● WHAT IS BEING ASKED: In the material below, copy verbatim everything from the line containing "As shown in" up to and including the line containing "Sequence these items".

* BEGIN *

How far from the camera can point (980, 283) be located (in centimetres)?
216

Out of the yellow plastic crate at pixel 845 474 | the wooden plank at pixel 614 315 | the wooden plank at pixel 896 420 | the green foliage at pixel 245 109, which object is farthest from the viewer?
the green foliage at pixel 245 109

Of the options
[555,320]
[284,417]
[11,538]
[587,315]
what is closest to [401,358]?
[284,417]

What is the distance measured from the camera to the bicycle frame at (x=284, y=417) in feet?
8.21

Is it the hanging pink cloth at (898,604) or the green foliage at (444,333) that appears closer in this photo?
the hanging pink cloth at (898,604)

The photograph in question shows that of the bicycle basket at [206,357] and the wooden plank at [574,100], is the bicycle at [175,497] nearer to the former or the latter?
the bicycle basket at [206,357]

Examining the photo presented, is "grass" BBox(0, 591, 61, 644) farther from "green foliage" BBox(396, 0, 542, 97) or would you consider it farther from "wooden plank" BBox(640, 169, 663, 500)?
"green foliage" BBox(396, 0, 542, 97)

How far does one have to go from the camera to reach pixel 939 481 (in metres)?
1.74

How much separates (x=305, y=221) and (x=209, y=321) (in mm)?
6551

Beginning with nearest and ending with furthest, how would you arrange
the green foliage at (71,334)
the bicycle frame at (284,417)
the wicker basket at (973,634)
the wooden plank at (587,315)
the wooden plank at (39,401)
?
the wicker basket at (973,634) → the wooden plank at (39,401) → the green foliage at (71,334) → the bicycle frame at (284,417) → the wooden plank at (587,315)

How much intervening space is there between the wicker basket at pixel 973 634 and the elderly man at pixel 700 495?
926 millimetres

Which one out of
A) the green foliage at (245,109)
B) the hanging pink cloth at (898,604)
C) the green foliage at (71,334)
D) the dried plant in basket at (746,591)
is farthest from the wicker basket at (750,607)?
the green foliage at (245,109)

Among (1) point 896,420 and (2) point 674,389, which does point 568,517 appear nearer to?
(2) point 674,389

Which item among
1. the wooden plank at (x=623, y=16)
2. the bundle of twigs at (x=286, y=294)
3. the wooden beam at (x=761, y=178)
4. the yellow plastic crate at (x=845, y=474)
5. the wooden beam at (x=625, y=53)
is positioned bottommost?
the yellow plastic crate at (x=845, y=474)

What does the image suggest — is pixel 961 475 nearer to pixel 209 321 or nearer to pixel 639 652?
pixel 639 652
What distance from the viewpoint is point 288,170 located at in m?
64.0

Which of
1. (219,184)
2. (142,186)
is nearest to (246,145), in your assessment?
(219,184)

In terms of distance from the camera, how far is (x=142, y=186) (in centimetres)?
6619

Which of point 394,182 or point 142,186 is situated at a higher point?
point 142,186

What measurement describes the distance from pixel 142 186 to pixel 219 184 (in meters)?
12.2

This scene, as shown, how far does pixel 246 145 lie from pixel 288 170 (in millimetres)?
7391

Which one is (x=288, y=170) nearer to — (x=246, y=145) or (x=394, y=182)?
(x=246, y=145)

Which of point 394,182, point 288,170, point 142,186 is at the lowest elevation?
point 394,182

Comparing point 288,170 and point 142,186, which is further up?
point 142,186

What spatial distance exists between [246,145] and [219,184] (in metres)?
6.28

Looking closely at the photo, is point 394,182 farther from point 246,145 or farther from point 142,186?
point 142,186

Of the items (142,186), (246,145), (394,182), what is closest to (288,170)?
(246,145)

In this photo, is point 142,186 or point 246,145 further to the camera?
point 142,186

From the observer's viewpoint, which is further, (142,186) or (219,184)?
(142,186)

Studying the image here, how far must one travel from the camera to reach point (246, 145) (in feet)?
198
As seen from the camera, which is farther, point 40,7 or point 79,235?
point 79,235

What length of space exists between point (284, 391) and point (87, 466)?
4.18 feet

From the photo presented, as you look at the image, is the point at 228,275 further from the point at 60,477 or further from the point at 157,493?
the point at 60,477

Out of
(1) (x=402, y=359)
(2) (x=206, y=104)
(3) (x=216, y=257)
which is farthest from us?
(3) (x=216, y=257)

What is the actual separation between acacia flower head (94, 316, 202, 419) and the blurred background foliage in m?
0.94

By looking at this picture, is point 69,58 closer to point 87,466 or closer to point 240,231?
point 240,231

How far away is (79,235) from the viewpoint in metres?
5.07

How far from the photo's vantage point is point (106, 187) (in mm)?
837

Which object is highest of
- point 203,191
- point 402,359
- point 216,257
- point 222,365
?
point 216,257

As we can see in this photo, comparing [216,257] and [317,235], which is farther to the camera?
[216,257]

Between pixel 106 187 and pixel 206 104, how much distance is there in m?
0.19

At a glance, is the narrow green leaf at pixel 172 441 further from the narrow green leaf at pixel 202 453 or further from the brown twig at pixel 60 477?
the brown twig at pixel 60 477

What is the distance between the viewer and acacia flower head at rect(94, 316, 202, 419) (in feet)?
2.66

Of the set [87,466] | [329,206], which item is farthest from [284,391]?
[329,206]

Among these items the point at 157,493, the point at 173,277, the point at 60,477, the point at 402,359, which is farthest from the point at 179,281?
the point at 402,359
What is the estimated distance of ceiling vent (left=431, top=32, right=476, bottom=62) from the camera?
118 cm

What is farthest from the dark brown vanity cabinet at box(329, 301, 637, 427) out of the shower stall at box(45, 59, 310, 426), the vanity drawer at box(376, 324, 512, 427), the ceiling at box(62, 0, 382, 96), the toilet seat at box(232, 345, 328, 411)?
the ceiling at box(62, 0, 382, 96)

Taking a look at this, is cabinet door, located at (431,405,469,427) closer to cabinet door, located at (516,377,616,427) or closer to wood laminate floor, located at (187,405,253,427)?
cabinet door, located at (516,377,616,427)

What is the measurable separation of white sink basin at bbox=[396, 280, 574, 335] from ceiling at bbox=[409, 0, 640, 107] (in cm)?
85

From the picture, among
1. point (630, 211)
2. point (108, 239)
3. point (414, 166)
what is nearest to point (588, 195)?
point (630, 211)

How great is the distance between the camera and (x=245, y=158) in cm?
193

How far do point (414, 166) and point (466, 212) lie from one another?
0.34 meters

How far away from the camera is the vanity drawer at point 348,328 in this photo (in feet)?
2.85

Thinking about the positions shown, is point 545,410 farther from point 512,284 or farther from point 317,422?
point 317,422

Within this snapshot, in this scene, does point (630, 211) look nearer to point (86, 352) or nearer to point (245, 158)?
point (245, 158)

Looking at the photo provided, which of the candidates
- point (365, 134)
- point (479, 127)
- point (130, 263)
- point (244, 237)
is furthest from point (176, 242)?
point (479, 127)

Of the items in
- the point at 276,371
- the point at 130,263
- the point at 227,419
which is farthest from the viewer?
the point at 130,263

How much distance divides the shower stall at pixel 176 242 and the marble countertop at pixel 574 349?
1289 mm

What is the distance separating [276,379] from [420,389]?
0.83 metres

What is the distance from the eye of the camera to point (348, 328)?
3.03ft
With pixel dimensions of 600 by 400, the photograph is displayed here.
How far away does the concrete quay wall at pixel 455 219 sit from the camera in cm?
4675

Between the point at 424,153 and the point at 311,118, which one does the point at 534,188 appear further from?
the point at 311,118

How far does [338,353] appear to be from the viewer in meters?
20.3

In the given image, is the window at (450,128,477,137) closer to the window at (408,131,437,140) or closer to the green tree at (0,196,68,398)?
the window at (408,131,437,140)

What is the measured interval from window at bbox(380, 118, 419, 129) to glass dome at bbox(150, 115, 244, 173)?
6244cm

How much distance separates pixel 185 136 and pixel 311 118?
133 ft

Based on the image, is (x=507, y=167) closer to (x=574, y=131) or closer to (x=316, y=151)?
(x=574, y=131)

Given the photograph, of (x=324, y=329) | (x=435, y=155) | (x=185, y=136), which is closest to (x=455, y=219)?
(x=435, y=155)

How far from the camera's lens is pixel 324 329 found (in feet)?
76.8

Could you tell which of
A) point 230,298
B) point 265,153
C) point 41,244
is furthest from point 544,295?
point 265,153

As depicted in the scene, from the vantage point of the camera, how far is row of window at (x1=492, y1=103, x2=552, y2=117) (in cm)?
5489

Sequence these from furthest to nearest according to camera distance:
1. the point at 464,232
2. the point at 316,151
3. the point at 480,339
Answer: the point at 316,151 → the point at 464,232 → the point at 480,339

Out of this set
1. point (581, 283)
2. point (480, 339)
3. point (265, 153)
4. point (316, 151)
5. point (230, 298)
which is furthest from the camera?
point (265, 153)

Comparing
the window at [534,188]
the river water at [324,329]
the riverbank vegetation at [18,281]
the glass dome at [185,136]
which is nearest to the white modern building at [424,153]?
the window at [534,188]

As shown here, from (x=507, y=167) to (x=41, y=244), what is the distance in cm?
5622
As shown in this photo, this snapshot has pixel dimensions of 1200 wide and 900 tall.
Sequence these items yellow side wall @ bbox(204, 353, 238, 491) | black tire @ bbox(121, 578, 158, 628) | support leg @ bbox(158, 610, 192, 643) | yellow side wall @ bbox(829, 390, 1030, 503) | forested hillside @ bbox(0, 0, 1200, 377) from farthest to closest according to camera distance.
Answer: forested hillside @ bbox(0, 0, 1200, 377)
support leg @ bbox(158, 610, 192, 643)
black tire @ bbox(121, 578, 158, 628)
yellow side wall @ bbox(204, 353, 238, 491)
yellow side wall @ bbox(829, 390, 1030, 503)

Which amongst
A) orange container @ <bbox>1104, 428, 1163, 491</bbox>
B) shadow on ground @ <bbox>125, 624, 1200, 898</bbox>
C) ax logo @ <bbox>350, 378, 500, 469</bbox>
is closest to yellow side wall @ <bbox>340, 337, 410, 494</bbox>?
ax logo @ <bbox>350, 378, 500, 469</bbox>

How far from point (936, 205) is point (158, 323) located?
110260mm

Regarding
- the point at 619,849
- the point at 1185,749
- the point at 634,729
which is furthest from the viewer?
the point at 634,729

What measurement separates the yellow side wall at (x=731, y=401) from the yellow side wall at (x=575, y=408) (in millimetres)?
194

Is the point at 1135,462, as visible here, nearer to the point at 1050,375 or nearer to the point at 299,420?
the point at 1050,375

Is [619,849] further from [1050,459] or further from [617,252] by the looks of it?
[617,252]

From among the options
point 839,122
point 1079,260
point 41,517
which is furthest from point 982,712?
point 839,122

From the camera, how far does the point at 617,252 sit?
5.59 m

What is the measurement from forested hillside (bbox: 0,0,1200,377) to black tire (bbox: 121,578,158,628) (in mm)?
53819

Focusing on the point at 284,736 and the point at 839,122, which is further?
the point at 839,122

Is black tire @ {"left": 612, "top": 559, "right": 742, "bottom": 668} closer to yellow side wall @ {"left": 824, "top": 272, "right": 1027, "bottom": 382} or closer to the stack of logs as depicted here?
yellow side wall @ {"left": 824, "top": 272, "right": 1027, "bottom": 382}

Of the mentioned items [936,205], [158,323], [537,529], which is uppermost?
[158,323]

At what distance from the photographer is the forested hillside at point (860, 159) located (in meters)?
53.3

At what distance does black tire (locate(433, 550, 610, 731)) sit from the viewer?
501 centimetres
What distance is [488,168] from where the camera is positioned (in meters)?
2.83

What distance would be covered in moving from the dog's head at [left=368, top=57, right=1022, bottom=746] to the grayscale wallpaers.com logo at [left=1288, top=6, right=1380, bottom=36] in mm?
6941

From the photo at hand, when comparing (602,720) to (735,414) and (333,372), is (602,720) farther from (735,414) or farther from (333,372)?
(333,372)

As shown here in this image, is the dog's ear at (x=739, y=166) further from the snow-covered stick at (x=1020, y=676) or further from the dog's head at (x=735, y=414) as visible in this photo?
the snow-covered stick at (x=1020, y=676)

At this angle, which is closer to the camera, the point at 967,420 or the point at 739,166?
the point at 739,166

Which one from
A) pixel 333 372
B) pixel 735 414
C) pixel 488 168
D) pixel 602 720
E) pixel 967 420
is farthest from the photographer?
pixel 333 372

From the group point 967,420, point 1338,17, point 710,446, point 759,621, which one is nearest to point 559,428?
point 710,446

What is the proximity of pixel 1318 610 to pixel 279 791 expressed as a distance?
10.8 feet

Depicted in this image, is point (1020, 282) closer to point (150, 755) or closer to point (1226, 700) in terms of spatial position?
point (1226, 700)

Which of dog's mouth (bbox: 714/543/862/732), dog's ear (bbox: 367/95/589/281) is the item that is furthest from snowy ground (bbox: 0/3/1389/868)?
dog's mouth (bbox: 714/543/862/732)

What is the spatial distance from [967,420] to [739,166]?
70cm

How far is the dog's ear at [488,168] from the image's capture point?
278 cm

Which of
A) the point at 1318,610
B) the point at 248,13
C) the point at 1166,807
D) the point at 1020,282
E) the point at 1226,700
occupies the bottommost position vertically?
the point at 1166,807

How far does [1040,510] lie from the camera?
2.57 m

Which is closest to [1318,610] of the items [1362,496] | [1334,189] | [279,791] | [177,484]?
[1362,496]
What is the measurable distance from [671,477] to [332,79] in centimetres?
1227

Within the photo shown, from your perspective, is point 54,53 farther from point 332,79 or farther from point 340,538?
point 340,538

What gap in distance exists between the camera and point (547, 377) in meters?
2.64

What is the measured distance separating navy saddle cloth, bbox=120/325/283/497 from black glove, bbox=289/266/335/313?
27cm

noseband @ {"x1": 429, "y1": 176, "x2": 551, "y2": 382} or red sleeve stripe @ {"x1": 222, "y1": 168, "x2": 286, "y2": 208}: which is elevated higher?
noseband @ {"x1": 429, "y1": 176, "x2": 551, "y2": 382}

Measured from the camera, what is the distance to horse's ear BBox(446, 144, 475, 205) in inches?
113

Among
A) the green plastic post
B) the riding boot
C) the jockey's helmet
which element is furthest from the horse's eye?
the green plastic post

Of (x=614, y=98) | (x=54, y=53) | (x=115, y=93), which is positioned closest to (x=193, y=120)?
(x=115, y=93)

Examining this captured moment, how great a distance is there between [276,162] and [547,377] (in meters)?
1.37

* END *

● FINISHED EXERCISE:
As shown in this photo, this snapshot has pixel dimensions of 1200 wide and 900 tall.
Sequence these items yellow side wall @ bbox(204, 353, 238, 491) | black tire @ bbox(121, 578, 158, 628) | support leg @ bbox(158, 610, 192, 643) | yellow side wall @ bbox(829, 390, 1030, 503) | forested hillside @ bbox(0, 0, 1200, 377) from farthest to closest according to camera distance.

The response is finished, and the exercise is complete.